Technical information
- Licensing authority: FCC
- Facility ID: 82271
- Class: A
- ERP: 1250 watts
- HAAT: 221.5 meters (727 feet)
- Transmitter coordinates: 40°29′36″N 78°32′31″W﻿ / ﻿40.49333°N 78.54194°W

Links
- Public license information: Public file; LMS;
- Webcast: Listen Live
- Website: www.klove.com

= WLKE =

WLKE (93.5 FM) is an American, Christian radio station serving Altoona, Pennsylvania, from Gallitzin, its city of license. WLKE operates at an effective radiated power of 1,250 Watts. The station is owned by Educational Media Foundation.

==History==
The groundwork for WHPA actually was laid in the late 1980s, when a construction permit to build a new FM station was issued to William C. Bland, the owner of Bland Radio Group, Inc., which was then the licensee of WNCC in Barnesboro, Pennsylvania. The station was assigned the frequency of 94.3, a class A power output of 3,000 watts and the call letters WRHB-FM.
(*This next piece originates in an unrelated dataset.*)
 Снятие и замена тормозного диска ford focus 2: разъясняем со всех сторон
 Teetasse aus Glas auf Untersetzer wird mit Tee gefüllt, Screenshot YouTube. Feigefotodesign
However, this station would never sign on the air under Bland's ownership. WNCC was turned over to a bankruptcy receiver (local attorney Mark Gregg) in 1990, forcing its sale to J. Richard Lee (dba Eagle Radio, Inc.) in 1992. The FM construction permit was allowed to expire in the meantime, with Eagle Radio focusing its religious radio format efforts on WNCC and its two other simulcast stations, WRDD and WCRO.

Those three stations were sold in 1996. Vernal Enterprises purchased WRDD and WNCC, immediately changing their formats from religion to full-service oldies and talk. WCRO was spun off to the Greater Johnstown School District. Vernal Enterprises successfully applied for the FM construction permit that had been allowed to expire before.

Construction of WHPA had encountered a delay when Anthony F. Renda, of Renda Broadcasting had also applied at around this same time to put a new station of his own on the air in Brookville, Pennsylvania, about 50 miles northwest in Jefferson County. In order to allow the 25,000 watt station to operate, frequency shuffles had to take place among several other stations in the area, including the new construction permit for WHPA. The station was reassigned a new license to operate at 93.5 FM.

WHPA had initially planned to go on the air on Valentine's Day, February 14, 1999, as a promotional gimmick for its new moniker "93.5 The Heart". However, the Brookville radio station project pushed the actual on-air date to the summer of the following year.

Following WHPA's debut, this station and its two AM sisters moved to the First United Federal Building in downtown Ebensburg. In 2006, after longtime flagship station WFBG did not renew its contract, WHPA became the new flagship for the Altoona Curve, an affiliation that lasted three seasons.

Also that same year, Vernal Enterprises applied to the FCC for another construction permit to move WHPA's signal closer to Altoona by building a new tower in the Cambria/Blair County border town of Gallitzin, almost doubling its previous coverage. With the move came the change of its city of license from Northern Cambria, Pennsylvania to Gallitzin.

Vernal Enterprises sold WHPA to Radio Partners, LLC, which was approved on November 22, 2010.

On February 15, 2011, WHPA changed their call letters to WCGJ. On February 1, 2014, the station's call sign was changed to WLKE.

Effective January 17, 2017, Radio Partners sold WLKE and sister station WLSF to Educational Media Foundation for $400,000.